As of now, there are in excess of one billion internet users ? just short of one-sixth of the global population. In 1996, there were 15 million users, which illustrates the staggering growth that has occurred.

In Bermuda most people have access to the Internet, either at home, school or at their workplace, and many have vocations that rely on it for communication with suppliers and customers, both here in Bermuda and abroad.

On such a small island, cut-off by 500 miles of ocean, Internet use is of much higher importance than elsewhere.

But what is it? Can we see it? The best analogy I can come up with is this: Imagine that Bermuda is made up of private roads: All of them ? private ? established by someone in the past with the specific requirement of connecting one house on one part of the island, with another on another part of the island.

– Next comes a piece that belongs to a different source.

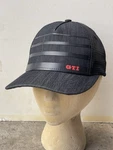 Vw Volkswagen Gti Stripe Mesh Trucker Hat Cap Black Driver Gear. Fixed Price $24.99.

Try to imagine that the road between our two houses (imagine you live in St Davids and I live in Southampton) was built by us for our sole use.

We spent the money setting it up, we are the only ones using it. Fred, who lives near you, wants to be able to drive to John's house, who lives near me.

Now he can spend the money to build his own dedicated highway between his and his friends, or he can come to an arrangement with us that he use our stretch of private highway to cover more than 90 percent of his journey.

His cost will be way smaller than if he had to invest in his own highway, and we get some revenue to boot. Now imagine that two friends ? one in Somerset and one in St David's want to drive between each others houses.

They know of the existence of our stretch of highway, and lets presume that other people have stretches of highway between, say Somerset Bridge and Rockaway, and Flatts and the Causeway.

The friends in Somerset and St David's, can make mutually beneficial arrangements with the owners of these three stretches of highway, and with a little further investment to connect each of the three, can get all the way from one house to the other.

Now imagine, years later, that private roads criss-cross the island and, with mutually beneficial payment transactions, everyone can actually reach everywhere on the island.

Now imagine that all of these individuals NOW agree that in the long-run, the payment and receipt of payments for using the particular stretches of road breaks-even, and it is simply a money shunting exercise that makes no-one any money, so by total agreement, they agree they are now not going to charge each other.

We have created, over a series of years, a free road network. Granted, there will be a requirement to pay for its upkeep, but in general we have evolved a previously private road network into a free-to-use, go-anywhere road network.

If we translate that into a communications network and expand it globally, we have a basic, very crude analogy which (hopefully) outlines how the internet came into being, and what it actually is.